Selain itu, Hallack mengkategorikan beberapa bentuk praktek korupsi yang berkaitan dengan guru. Pertama, pengangkatan, mutasi, serta promosi guru. Kedua, sistem penggajian; Ketiga, kehadiran guru di sekolah; Keempat, manajemen keuangan sekolah; Kelima, hubungan antara guru dengan peserta didik.

Berkaitan dengan ketidakhadiran di sekolah, Hallack mengkategorikan sebagai bentuk praktek korupsi. Sebab, gaji guru umumnya bersumber dari anggaran negara sehingga ketika guru tidak menjalankan kewajiban, secara tidak langsung negara dirugikan. Indonesia merupakan salah satu negara yang berperingkat tinggi negara-negara yang gurunya kerap absen.

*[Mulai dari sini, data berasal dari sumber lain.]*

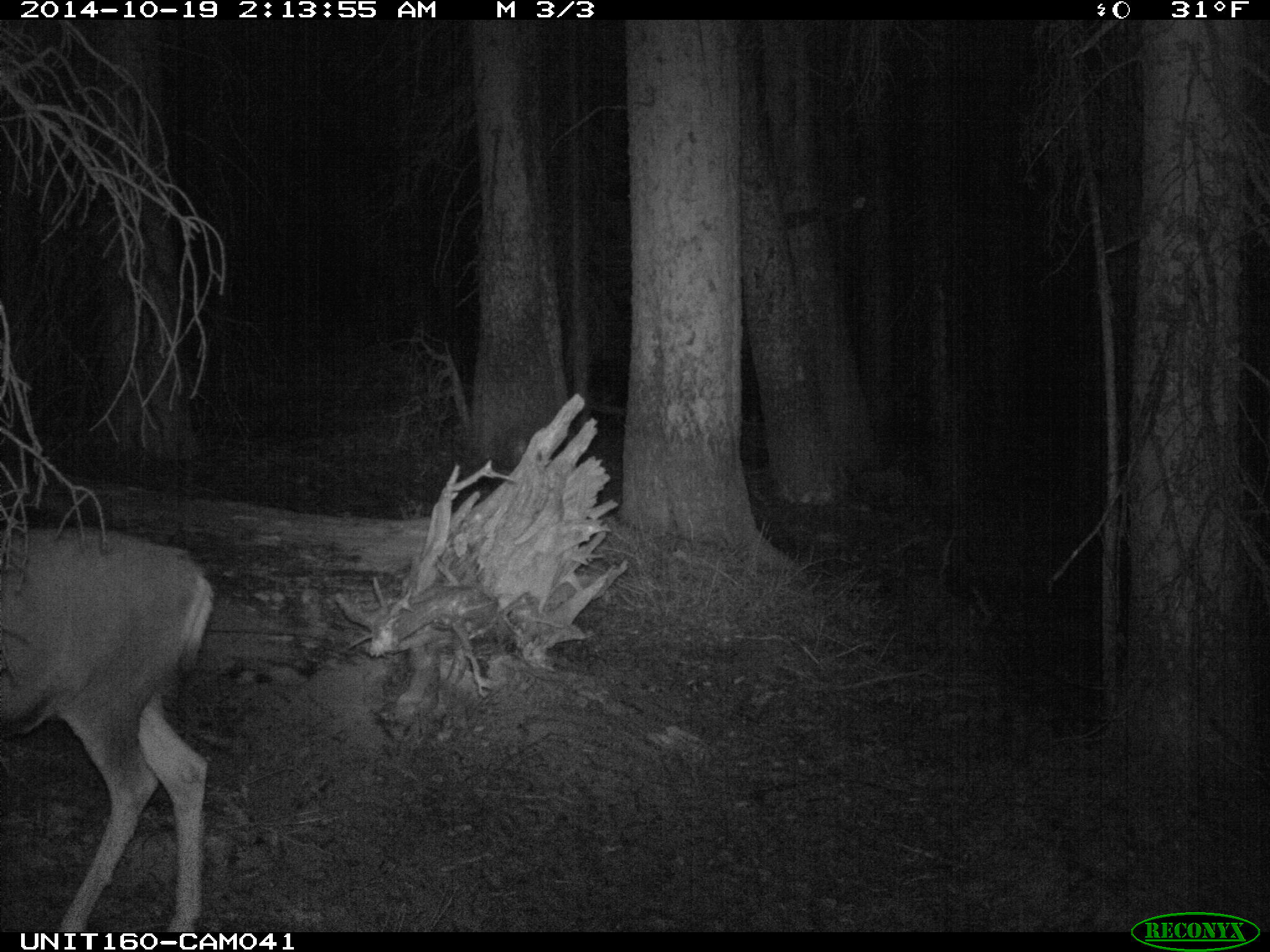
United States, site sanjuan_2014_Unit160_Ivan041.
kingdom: Animalia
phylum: Chordata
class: Mammalia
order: Artiodactyla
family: Cervidae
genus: Odocoileus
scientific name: Odocoileus hemionus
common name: mule deer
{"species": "Odocoileus hemionus (mule deer)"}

Tabel 1. Rata-Rata Ketidakhadiran Guru dan Implikasi Biaya
No Negara
Rata-Rata Ketidakhadiran Guru Pada Tingkat Dasar (%) Kebocoran Anggaran (Perkiraan Dalam %**)
1 Ekuador (2002) 16 14,4
2 Honduras (2000) 14 12,6
3 India (2002) 25 22,5
4 Indonesia (2002) 18 16,2
5 Papua New Guinea (2001) 15 13,5
6 Peru (2002) 13 11,7
7 Uganda (2002) 26 23,4
8 Zambia (2002) 17 16,3
*dihitung berdasarkan pada asumsi bahwa 90 persen dari budget diberikan untuk gaji guru


Akan tetapi apabila dilihat secara parsial, walaupun benar, pandangan guru merupakan aktor utama korupsi dapat menyesatkan. Sebab, korupsi yang dipraktekan oleh guru tidak berdiri sendiri, tapi dipengaruhi oleh faktor-faktor lain. Guru memang melakukan korupsi, namun mereka pun korban korupsi atasannya, baik secara langsung maupun tidak.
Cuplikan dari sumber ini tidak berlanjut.